Lightweight adaptive Random-Forest for IoT rule generation and execution

The area of the Internet of Things is growing rapidly. The volume of transmitted data over the various sensors is growing accordingly. Sensors typically are low in resources of storage, memory and processing power. Data security and privacy are part of the major concerns and drawbacks of this growing domain. Sensor traffic analysis has become an increasingly important domain to protect IoT infrastructures from intruders. An IoT network intrusion detection system is required to monitor and analyze the traffic and predict possible attacks. Machine leaning techniques can automatically extract normal and abnormal patterns from a large set of training sensors data. Due to the high volume of traffic and the need for real-time reaction, accurate threat discovery is mandatory. This work focuses on designing a lightweight comprehensive IoT rules generation and execution framework. It is composed of three components, a machine learning rule discovery, a threat prediction model builder and tools to ensure timely reaction to rules violation and un-standardized and ongoing changes in traffic behavior.

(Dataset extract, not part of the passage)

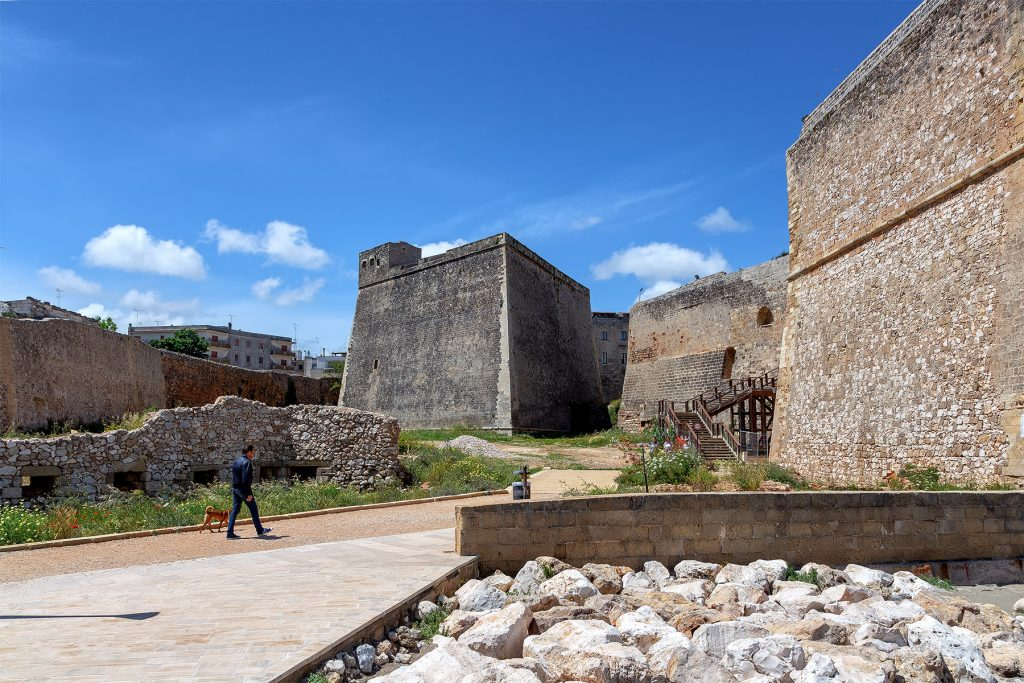 Bastione a forma di lancia da vedere durante le vacanze a Otranto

The generated detection model is expected to identify in real-time exceptions and notify the system accordingly. We use Random-Forest (RF) as the machine learning platform for rules discovery and real-time anomaly detection. To allow RF adaptation to IoT we propose several improvements to make it lightweight and propose a process that combines IoT network capabilities; messaging and resource sharing, to build a comprehensive and efficient IoT security framework.